Complete the following
1 > Answer these questions from the raid achievements text:
(a) What is the name of Kel'thuzad's pet cat?
(b) How many goals must be scored through the hoops for the I Used to Bullseye Deeprun Rats Back Home achievement?
(c) Which character finally got the Mimiron's Head mount to drop?
2 > Reproduce part of the raid achievements text word for word, starting at the words "And after a" and ending after "want the most!".
3 > Summarize the raid achievements text in two sentences.

Text
——

The Kel’thuzad fight has one of the cutest achievements – Together Forever. As a reminder, Kel’thuzad had a pet cat back in Naxxramas, Mr. Bigglesworth. If you killed it, he would yell and curse you. I think it’s cute that he had a pet he loved even as a lich. Well, it turns out Mr. Bigglesworth also ended up in the Shadowlands. For this achievement, someone in the raid has to find and pet Mr. Bigglesworth, now a slime-ghost-cat, near the Tarragrue’s platform and then again near Painsmith. This will cause him to spawn in Kel’thuzad,s room, where a player can click him once more. Mr. Bigglesworth will hop on that player’s head. During the Kel’thuzad fight, that player must enter Kel’thuzad’s phylactery and deliver the cat, thawing Kel’thuzad’s head (and causing him to take increased damage). How cute is that?
Here I had some nice tea with Keridwen and Mooglegem while we waited for others to find Mr. Bigglesworth. It was our Finer Things Club.
Look, there he is riding on someone’s head!
I Used to Bullseye Deeprun Rats Back Home was an interesting achievement. There’s a vertical hoop on a stick next to Remnant of Ner’zhul’s platform (like a quidditch goal) with a second hoop swinging. Three “goals” must be scored by throwing the bomb off the platform and through the hoops. None of us had ever noticed the goal posts before.
Whack-A-Soul seemed like one of the most appropriate achievements. On top of everything else Painsmith throws at you, there are Burning Gibbets that appear on the sides. More continue to spawn throughout the fight, and they case a raid-wide four second fear. Basically, you just have to keep killing and interrupting them. This would have likely been very hard earlier when we were less geared.
This World is a Prism, on Sylvanas, was another neat achievement. One prism from each covenant spawns in phase two. Four players must each pick up a prism. In the last phase, each platform has a sigil corresponding to a covenant. The players with the prisms must stand on the sigils to channel on to Anduin. Lore-wise that does… something? But every good WoW fight needs to beams or magic lasers.
And after a little over two hours of raiding, we finished Glory of the Dominant Raider. Now we can all ride our Hand of Hrestimorak mounts! I’m not in love with the hand recolor, but it is a cool model. I have the Hand of Bahmethra from Tormentors of Torghast already. I still need the Hand of Salaranga from Breaking the Chains as well as Hand of Nilganihmaht, the gold hand and one I want the most!
Look at that glorious Mimiron’s Head! My mage, Mooglepete, was the character that finally got the mount to drop. Coincidentally, he was also the one that got Mollie, the alpaca, to drop! I guess he has good luck at mount farming. Bulleto, gem’s hunter, has been holding an Ulduar lockout cleared up to Yogg-Saron for months now. I think he’s happy to end his post in the icy wastes of Northrend.

——

Data listing
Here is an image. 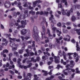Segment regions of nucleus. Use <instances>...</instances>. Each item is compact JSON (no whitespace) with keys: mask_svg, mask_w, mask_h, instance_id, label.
Masks as SVG:
<instances>
[{"mask_svg":"<svg viewBox=\"0 0 80 80\" xmlns=\"http://www.w3.org/2000/svg\"><path fill=\"white\" fill-rule=\"evenodd\" d=\"M26 20L22 21L21 23L22 24V25H18V27L17 28V29H19L20 28H24L25 27V25H27V22H26Z\"/></svg>","mask_w":80,"mask_h":80,"instance_id":"obj_4","label":"nucleus"},{"mask_svg":"<svg viewBox=\"0 0 80 80\" xmlns=\"http://www.w3.org/2000/svg\"><path fill=\"white\" fill-rule=\"evenodd\" d=\"M12 61L14 62H17V59L16 58H14L13 59Z\"/></svg>","mask_w":80,"mask_h":80,"instance_id":"obj_59","label":"nucleus"},{"mask_svg":"<svg viewBox=\"0 0 80 80\" xmlns=\"http://www.w3.org/2000/svg\"><path fill=\"white\" fill-rule=\"evenodd\" d=\"M77 15L78 16V17L80 16V13L79 11L77 12Z\"/></svg>","mask_w":80,"mask_h":80,"instance_id":"obj_61","label":"nucleus"},{"mask_svg":"<svg viewBox=\"0 0 80 80\" xmlns=\"http://www.w3.org/2000/svg\"><path fill=\"white\" fill-rule=\"evenodd\" d=\"M13 15L15 17H17V12H14L13 13Z\"/></svg>","mask_w":80,"mask_h":80,"instance_id":"obj_48","label":"nucleus"},{"mask_svg":"<svg viewBox=\"0 0 80 80\" xmlns=\"http://www.w3.org/2000/svg\"><path fill=\"white\" fill-rule=\"evenodd\" d=\"M76 32L77 34H78V35H80V31H79V30H77V29Z\"/></svg>","mask_w":80,"mask_h":80,"instance_id":"obj_46","label":"nucleus"},{"mask_svg":"<svg viewBox=\"0 0 80 80\" xmlns=\"http://www.w3.org/2000/svg\"><path fill=\"white\" fill-rule=\"evenodd\" d=\"M25 72H23V76L24 78V79H25V80H27V78H27V76L26 77H25Z\"/></svg>","mask_w":80,"mask_h":80,"instance_id":"obj_23","label":"nucleus"},{"mask_svg":"<svg viewBox=\"0 0 80 80\" xmlns=\"http://www.w3.org/2000/svg\"><path fill=\"white\" fill-rule=\"evenodd\" d=\"M23 1H25V2H23V4H24L23 5L24 7H28V5L27 4V0H22Z\"/></svg>","mask_w":80,"mask_h":80,"instance_id":"obj_24","label":"nucleus"},{"mask_svg":"<svg viewBox=\"0 0 80 80\" xmlns=\"http://www.w3.org/2000/svg\"><path fill=\"white\" fill-rule=\"evenodd\" d=\"M33 31L34 34L33 35V37L35 40L37 41L38 40V30H37V27L36 26H34L33 28Z\"/></svg>","mask_w":80,"mask_h":80,"instance_id":"obj_1","label":"nucleus"},{"mask_svg":"<svg viewBox=\"0 0 80 80\" xmlns=\"http://www.w3.org/2000/svg\"><path fill=\"white\" fill-rule=\"evenodd\" d=\"M28 48H30V49H33V48H32V47L30 45L28 46Z\"/></svg>","mask_w":80,"mask_h":80,"instance_id":"obj_64","label":"nucleus"},{"mask_svg":"<svg viewBox=\"0 0 80 80\" xmlns=\"http://www.w3.org/2000/svg\"><path fill=\"white\" fill-rule=\"evenodd\" d=\"M25 48V45H24V47L22 48V49L18 51V52L20 54H22V53H23V49H24V48Z\"/></svg>","mask_w":80,"mask_h":80,"instance_id":"obj_12","label":"nucleus"},{"mask_svg":"<svg viewBox=\"0 0 80 80\" xmlns=\"http://www.w3.org/2000/svg\"><path fill=\"white\" fill-rule=\"evenodd\" d=\"M44 4L45 5H47V6L49 5V3L48 2H47V1H45L44 2Z\"/></svg>","mask_w":80,"mask_h":80,"instance_id":"obj_53","label":"nucleus"},{"mask_svg":"<svg viewBox=\"0 0 80 80\" xmlns=\"http://www.w3.org/2000/svg\"><path fill=\"white\" fill-rule=\"evenodd\" d=\"M62 56V51L60 50L58 52V54L57 57H60Z\"/></svg>","mask_w":80,"mask_h":80,"instance_id":"obj_17","label":"nucleus"},{"mask_svg":"<svg viewBox=\"0 0 80 80\" xmlns=\"http://www.w3.org/2000/svg\"><path fill=\"white\" fill-rule=\"evenodd\" d=\"M24 13L26 14L27 15V16L28 17V10H26L24 12Z\"/></svg>","mask_w":80,"mask_h":80,"instance_id":"obj_41","label":"nucleus"},{"mask_svg":"<svg viewBox=\"0 0 80 80\" xmlns=\"http://www.w3.org/2000/svg\"><path fill=\"white\" fill-rule=\"evenodd\" d=\"M0 73L2 74V75L3 76L4 75V74H3V73H4V71H3V69H1L0 71Z\"/></svg>","mask_w":80,"mask_h":80,"instance_id":"obj_39","label":"nucleus"},{"mask_svg":"<svg viewBox=\"0 0 80 80\" xmlns=\"http://www.w3.org/2000/svg\"><path fill=\"white\" fill-rule=\"evenodd\" d=\"M71 67V66H70L69 64H68L66 66V67L67 68L65 70H70L71 69L69 67Z\"/></svg>","mask_w":80,"mask_h":80,"instance_id":"obj_15","label":"nucleus"},{"mask_svg":"<svg viewBox=\"0 0 80 80\" xmlns=\"http://www.w3.org/2000/svg\"><path fill=\"white\" fill-rule=\"evenodd\" d=\"M62 38H63V37H62V36H61L60 37H59L58 38H55L56 42L58 43L59 45L60 43V40H62Z\"/></svg>","mask_w":80,"mask_h":80,"instance_id":"obj_11","label":"nucleus"},{"mask_svg":"<svg viewBox=\"0 0 80 80\" xmlns=\"http://www.w3.org/2000/svg\"><path fill=\"white\" fill-rule=\"evenodd\" d=\"M73 57H74V58L76 59L75 62H77L78 61V54L76 52H74Z\"/></svg>","mask_w":80,"mask_h":80,"instance_id":"obj_8","label":"nucleus"},{"mask_svg":"<svg viewBox=\"0 0 80 80\" xmlns=\"http://www.w3.org/2000/svg\"><path fill=\"white\" fill-rule=\"evenodd\" d=\"M39 14L40 15H43V11L39 12Z\"/></svg>","mask_w":80,"mask_h":80,"instance_id":"obj_60","label":"nucleus"},{"mask_svg":"<svg viewBox=\"0 0 80 80\" xmlns=\"http://www.w3.org/2000/svg\"><path fill=\"white\" fill-rule=\"evenodd\" d=\"M67 70H66V69H65L63 71V73L65 75H68V73H67V72H66V71Z\"/></svg>","mask_w":80,"mask_h":80,"instance_id":"obj_36","label":"nucleus"},{"mask_svg":"<svg viewBox=\"0 0 80 80\" xmlns=\"http://www.w3.org/2000/svg\"><path fill=\"white\" fill-rule=\"evenodd\" d=\"M50 29L49 28H47V33L48 34L49 36V37H50V39H52L53 38V37H52V35L50 34Z\"/></svg>","mask_w":80,"mask_h":80,"instance_id":"obj_10","label":"nucleus"},{"mask_svg":"<svg viewBox=\"0 0 80 80\" xmlns=\"http://www.w3.org/2000/svg\"><path fill=\"white\" fill-rule=\"evenodd\" d=\"M1 29H4V26L2 24H1Z\"/></svg>","mask_w":80,"mask_h":80,"instance_id":"obj_63","label":"nucleus"},{"mask_svg":"<svg viewBox=\"0 0 80 80\" xmlns=\"http://www.w3.org/2000/svg\"><path fill=\"white\" fill-rule=\"evenodd\" d=\"M32 76V74L30 73H29L27 74V78H28V77H30V78H31Z\"/></svg>","mask_w":80,"mask_h":80,"instance_id":"obj_30","label":"nucleus"},{"mask_svg":"<svg viewBox=\"0 0 80 80\" xmlns=\"http://www.w3.org/2000/svg\"><path fill=\"white\" fill-rule=\"evenodd\" d=\"M32 65V63H30L28 65V66L27 68H30L31 66Z\"/></svg>","mask_w":80,"mask_h":80,"instance_id":"obj_58","label":"nucleus"},{"mask_svg":"<svg viewBox=\"0 0 80 80\" xmlns=\"http://www.w3.org/2000/svg\"><path fill=\"white\" fill-rule=\"evenodd\" d=\"M70 24H71V22H68L66 23V25L68 26H69V25H70Z\"/></svg>","mask_w":80,"mask_h":80,"instance_id":"obj_51","label":"nucleus"},{"mask_svg":"<svg viewBox=\"0 0 80 80\" xmlns=\"http://www.w3.org/2000/svg\"><path fill=\"white\" fill-rule=\"evenodd\" d=\"M9 42H10V47L13 48V47L15 46V43H14V42H13L11 40H9Z\"/></svg>","mask_w":80,"mask_h":80,"instance_id":"obj_16","label":"nucleus"},{"mask_svg":"<svg viewBox=\"0 0 80 80\" xmlns=\"http://www.w3.org/2000/svg\"><path fill=\"white\" fill-rule=\"evenodd\" d=\"M54 62L56 63H60V57L54 56Z\"/></svg>","mask_w":80,"mask_h":80,"instance_id":"obj_7","label":"nucleus"},{"mask_svg":"<svg viewBox=\"0 0 80 80\" xmlns=\"http://www.w3.org/2000/svg\"><path fill=\"white\" fill-rule=\"evenodd\" d=\"M42 32H41V35H42V39L43 38H47V37L45 36V32H46V29L45 27L44 26L42 27Z\"/></svg>","mask_w":80,"mask_h":80,"instance_id":"obj_2","label":"nucleus"},{"mask_svg":"<svg viewBox=\"0 0 80 80\" xmlns=\"http://www.w3.org/2000/svg\"><path fill=\"white\" fill-rule=\"evenodd\" d=\"M48 68L49 70H50V69H52V68H53V66H49L48 67Z\"/></svg>","mask_w":80,"mask_h":80,"instance_id":"obj_52","label":"nucleus"},{"mask_svg":"<svg viewBox=\"0 0 80 80\" xmlns=\"http://www.w3.org/2000/svg\"><path fill=\"white\" fill-rule=\"evenodd\" d=\"M54 78V76H51L50 77L48 78H49L50 80H51L52 79H53Z\"/></svg>","mask_w":80,"mask_h":80,"instance_id":"obj_42","label":"nucleus"},{"mask_svg":"<svg viewBox=\"0 0 80 80\" xmlns=\"http://www.w3.org/2000/svg\"><path fill=\"white\" fill-rule=\"evenodd\" d=\"M36 1L38 3H42L43 2V1L41 0H37Z\"/></svg>","mask_w":80,"mask_h":80,"instance_id":"obj_40","label":"nucleus"},{"mask_svg":"<svg viewBox=\"0 0 80 80\" xmlns=\"http://www.w3.org/2000/svg\"><path fill=\"white\" fill-rule=\"evenodd\" d=\"M75 20H76V18H75V17L74 16H72V22H74V21H75Z\"/></svg>","mask_w":80,"mask_h":80,"instance_id":"obj_33","label":"nucleus"},{"mask_svg":"<svg viewBox=\"0 0 80 80\" xmlns=\"http://www.w3.org/2000/svg\"><path fill=\"white\" fill-rule=\"evenodd\" d=\"M9 66H10V64H9V63L7 62L6 64H4L3 65V68H7V67H8Z\"/></svg>","mask_w":80,"mask_h":80,"instance_id":"obj_22","label":"nucleus"},{"mask_svg":"<svg viewBox=\"0 0 80 80\" xmlns=\"http://www.w3.org/2000/svg\"><path fill=\"white\" fill-rule=\"evenodd\" d=\"M21 33L22 35H25L27 33V30L25 29H23L21 31Z\"/></svg>","mask_w":80,"mask_h":80,"instance_id":"obj_9","label":"nucleus"},{"mask_svg":"<svg viewBox=\"0 0 80 80\" xmlns=\"http://www.w3.org/2000/svg\"><path fill=\"white\" fill-rule=\"evenodd\" d=\"M35 12L33 11V10L29 12V14H32V15H35Z\"/></svg>","mask_w":80,"mask_h":80,"instance_id":"obj_35","label":"nucleus"},{"mask_svg":"<svg viewBox=\"0 0 80 80\" xmlns=\"http://www.w3.org/2000/svg\"><path fill=\"white\" fill-rule=\"evenodd\" d=\"M16 10V9L15 8H12L10 10V11H14V10Z\"/></svg>","mask_w":80,"mask_h":80,"instance_id":"obj_57","label":"nucleus"},{"mask_svg":"<svg viewBox=\"0 0 80 80\" xmlns=\"http://www.w3.org/2000/svg\"><path fill=\"white\" fill-rule=\"evenodd\" d=\"M58 8H62H62H63V6H62V3H60L59 4L58 3Z\"/></svg>","mask_w":80,"mask_h":80,"instance_id":"obj_38","label":"nucleus"},{"mask_svg":"<svg viewBox=\"0 0 80 80\" xmlns=\"http://www.w3.org/2000/svg\"><path fill=\"white\" fill-rule=\"evenodd\" d=\"M19 67L20 68H24V69H27V66H25L24 65H20Z\"/></svg>","mask_w":80,"mask_h":80,"instance_id":"obj_31","label":"nucleus"},{"mask_svg":"<svg viewBox=\"0 0 80 80\" xmlns=\"http://www.w3.org/2000/svg\"><path fill=\"white\" fill-rule=\"evenodd\" d=\"M17 48H12V50L13 52H14V51H15L16 50H17Z\"/></svg>","mask_w":80,"mask_h":80,"instance_id":"obj_44","label":"nucleus"},{"mask_svg":"<svg viewBox=\"0 0 80 80\" xmlns=\"http://www.w3.org/2000/svg\"><path fill=\"white\" fill-rule=\"evenodd\" d=\"M57 25L58 27H61L62 26V24H61V23L59 22L57 23Z\"/></svg>","mask_w":80,"mask_h":80,"instance_id":"obj_47","label":"nucleus"},{"mask_svg":"<svg viewBox=\"0 0 80 80\" xmlns=\"http://www.w3.org/2000/svg\"><path fill=\"white\" fill-rule=\"evenodd\" d=\"M44 13L45 14V15H46V16H48V12L44 11Z\"/></svg>","mask_w":80,"mask_h":80,"instance_id":"obj_45","label":"nucleus"},{"mask_svg":"<svg viewBox=\"0 0 80 80\" xmlns=\"http://www.w3.org/2000/svg\"><path fill=\"white\" fill-rule=\"evenodd\" d=\"M71 67H73L74 65H75V64L73 63V61L71 60L70 61Z\"/></svg>","mask_w":80,"mask_h":80,"instance_id":"obj_21","label":"nucleus"},{"mask_svg":"<svg viewBox=\"0 0 80 80\" xmlns=\"http://www.w3.org/2000/svg\"><path fill=\"white\" fill-rule=\"evenodd\" d=\"M58 78H59V80H65V79H62V77L61 76H58Z\"/></svg>","mask_w":80,"mask_h":80,"instance_id":"obj_49","label":"nucleus"},{"mask_svg":"<svg viewBox=\"0 0 80 80\" xmlns=\"http://www.w3.org/2000/svg\"><path fill=\"white\" fill-rule=\"evenodd\" d=\"M43 53H44V55H45V56H46V55H48V56H50V53H48V52H43Z\"/></svg>","mask_w":80,"mask_h":80,"instance_id":"obj_34","label":"nucleus"},{"mask_svg":"<svg viewBox=\"0 0 80 80\" xmlns=\"http://www.w3.org/2000/svg\"><path fill=\"white\" fill-rule=\"evenodd\" d=\"M20 37L22 39V40H24L25 39V38L23 36H21Z\"/></svg>","mask_w":80,"mask_h":80,"instance_id":"obj_54","label":"nucleus"},{"mask_svg":"<svg viewBox=\"0 0 80 80\" xmlns=\"http://www.w3.org/2000/svg\"><path fill=\"white\" fill-rule=\"evenodd\" d=\"M9 39L10 40H11L12 41V40L13 42H15L16 41V38H12L10 37L9 38Z\"/></svg>","mask_w":80,"mask_h":80,"instance_id":"obj_29","label":"nucleus"},{"mask_svg":"<svg viewBox=\"0 0 80 80\" xmlns=\"http://www.w3.org/2000/svg\"><path fill=\"white\" fill-rule=\"evenodd\" d=\"M9 72H10V73H11V74H12V75H14V72H13V71L11 70H9Z\"/></svg>","mask_w":80,"mask_h":80,"instance_id":"obj_50","label":"nucleus"},{"mask_svg":"<svg viewBox=\"0 0 80 80\" xmlns=\"http://www.w3.org/2000/svg\"><path fill=\"white\" fill-rule=\"evenodd\" d=\"M37 2L36 1L33 2H32L33 3V6L35 8V7L37 6Z\"/></svg>","mask_w":80,"mask_h":80,"instance_id":"obj_26","label":"nucleus"},{"mask_svg":"<svg viewBox=\"0 0 80 80\" xmlns=\"http://www.w3.org/2000/svg\"><path fill=\"white\" fill-rule=\"evenodd\" d=\"M72 12H73V9L72 8H71L70 9V11H68V12L67 13V16L69 17V16L70 15V13Z\"/></svg>","mask_w":80,"mask_h":80,"instance_id":"obj_14","label":"nucleus"},{"mask_svg":"<svg viewBox=\"0 0 80 80\" xmlns=\"http://www.w3.org/2000/svg\"><path fill=\"white\" fill-rule=\"evenodd\" d=\"M49 20L52 23H53V24H55L56 23V21L55 20L54 18H53V15H51V17L49 18Z\"/></svg>","mask_w":80,"mask_h":80,"instance_id":"obj_5","label":"nucleus"},{"mask_svg":"<svg viewBox=\"0 0 80 80\" xmlns=\"http://www.w3.org/2000/svg\"><path fill=\"white\" fill-rule=\"evenodd\" d=\"M45 22L46 25V27H47V26H48V23L46 22L45 20L44 21H43L42 22H41V24L42 25H43V23H45Z\"/></svg>","mask_w":80,"mask_h":80,"instance_id":"obj_28","label":"nucleus"},{"mask_svg":"<svg viewBox=\"0 0 80 80\" xmlns=\"http://www.w3.org/2000/svg\"><path fill=\"white\" fill-rule=\"evenodd\" d=\"M5 35H6V37H9L11 36V34H5Z\"/></svg>","mask_w":80,"mask_h":80,"instance_id":"obj_55","label":"nucleus"},{"mask_svg":"<svg viewBox=\"0 0 80 80\" xmlns=\"http://www.w3.org/2000/svg\"><path fill=\"white\" fill-rule=\"evenodd\" d=\"M21 60H22V59H21L20 58H18V59L17 63L18 65H21V63L20 62L21 61Z\"/></svg>","mask_w":80,"mask_h":80,"instance_id":"obj_32","label":"nucleus"},{"mask_svg":"<svg viewBox=\"0 0 80 80\" xmlns=\"http://www.w3.org/2000/svg\"><path fill=\"white\" fill-rule=\"evenodd\" d=\"M67 37H68L69 38L68 39L67 38H63L64 40H65V41H67L68 42H69L70 40V37L68 35L67 36Z\"/></svg>","mask_w":80,"mask_h":80,"instance_id":"obj_20","label":"nucleus"},{"mask_svg":"<svg viewBox=\"0 0 80 80\" xmlns=\"http://www.w3.org/2000/svg\"><path fill=\"white\" fill-rule=\"evenodd\" d=\"M76 47L77 48L76 49V50L77 51H80V46L79 47V46H78V42H76Z\"/></svg>","mask_w":80,"mask_h":80,"instance_id":"obj_13","label":"nucleus"},{"mask_svg":"<svg viewBox=\"0 0 80 80\" xmlns=\"http://www.w3.org/2000/svg\"><path fill=\"white\" fill-rule=\"evenodd\" d=\"M60 68H63V66H62L59 64H58L57 67H56V68H57L58 70Z\"/></svg>","mask_w":80,"mask_h":80,"instance_id":"obj_25","label":"nucleus"},{"mask_svg":"<svg viewBox=\"0 0 80 80\" xmlns=\"http://www.w3.org/2000/svg\"><path fill=\"white\" fill-rule=\"evenodd\" d=\"M26 52H27V53L28 55H29V52H28V49H26Z\"/></svg>","mask_w":80,"mask_h":80,"instance_id":"obj_62","label":"nucleus"},{"mask_svg":"<svg viewBox=\"0 0 80 80\" xmlns=\"http://www.w3.org/2000/svg\"><path fill=\"white\" fill-rule=\"evenodd\" d=\"M61 2L62 3H65L64 4L66 6L68 5V3L67 2V0H61Z\"/></svg>","mask_w":80,"mask_h":80,"instance_id":"obj_18","label":"nucleus"},{"mask_svg":"<svg viewBox=\"0 0 80 80\" xmlns=\"http://www.w3.org/2000/svg\"><path fill=\"white\" fill-rule=\"evenodd\" d=\"M42 73H44L43 74V76H47V75H48V73H47V72L45 70H42Z\"/></svg>","mask_w":80,"mask_h":80,"instance_id":"obj_19","label":"nucleus"},{"mask_svg":"<svg viewBox=\"0 0 80 80\" xmlns=\"http://www.w3.org/2000/svg\"><path fill=\"white\" fill-rule=\"evenodd\" d=\"M10 5H11V3L9 1H6L5 2L4 6L6 8H10Z\"/></svg>","mask_w":80,"mask_h":80,"instance_id":"obj_6","label":"nucleus"},{"mask_svg":"<svg viewBox=\"0 0 80 80\" xmlns=\"http://www.w3.org/2000/svg\"><path fill=\"white\" fill-rule=\"evenodd\" d=\"M52 33H55V31L58 37H60V35L62 34V32L59 31V30L57 29V28L56 27L53 28H52Z\"/></svg>","mask_w":80,"mask_h":80,"instance_id":"obj_3","label":"nucleus"},{"mask_svg":"<svg viewBox=\"0 0 80 80\" xmlns=\"http://www.w3.org/2000/svg\"><path fill=\"white\" fill-rule=\"evenodd\" d=\"M71 42H72L73 43H75V39H72L71 40Z\"/></svg>","mask_w":80,"mask_h":80,"instance_id":"obj_56","label":"nucleus"},{"mask_svg":"<svg viewBox=\"0 0 80 80\" xmlns=\"http://www.w3.org/2000/svg\"><path fill=\"white\" fill-rule=\"evenodd\" d=\"M62 12V14L63 15H65L66 14V12L65 10L63 8H62L61 9Z\"/></svg>","mask_w":80,"mask_h":80,"instance_id":"obj_27","label":"nucleus"},{"mask_svg":"<svg viewBox=\"0 0 80 80\" xmlns=\"http://www.w3.org/2000/svg\"><path fill=\"white\" fill-rule=\"evenodd\" d=\"M3 52L4 53H8V50H7V49L4 50Z\"/></svg>","mask_w":80,"mask_h":80,"instance_id":"obj_43","label":"nucleus"},{"mask_svg":"<svg viewBox=\"0 0 80 80\" xmlns=\"http://www.w3.org/2000/svg\"><path fill=\"white\" fill-rule=\"evenodd\" d=\"M75 8H78V9H80V5H78V4H76V5H75Z\"/></svg>","mask_w":80,"mask_h":80,"instance_id":"obj_37","label":"nucleus"}]
</instances>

——

Replies
1 >
(a) Mr. Bigglesworth.
(b) Three.
(c) Mooglepete, the mage.

2 >
And after a little over two hours of raiding, we finished Glory of the Dominant Raider. Now we can all ride our Hand of Hrestimorak mounts! I’m not in love with the hand recolor, but it is a cool model. I have the Hand of Bahmethra from Tormentors of Torghast already. I still need the Hand of Salaranga from Breaking the Chains as well as Hand of Nilganihmaht, the gold hand and one I want the most!

3 > The text describes several raid achievements: petting Mr. Bigglesworth so that a player can deliver him during the Kel'thuzad fight, scoring three goals by throwing a bomb through hoops next to Remnant of Ner'zhul's platform, killing and interrupting Burning Gibbets on Painsmith, and carrying covenant prisms on Sylvanas. After a little over two hours of raiding, the group finished Glory of the Dominant Raider and could ride Hand of Hrestimorak mounts, and the writer's mage, Mooglepete, also got the Mimiron's Head mount to drop.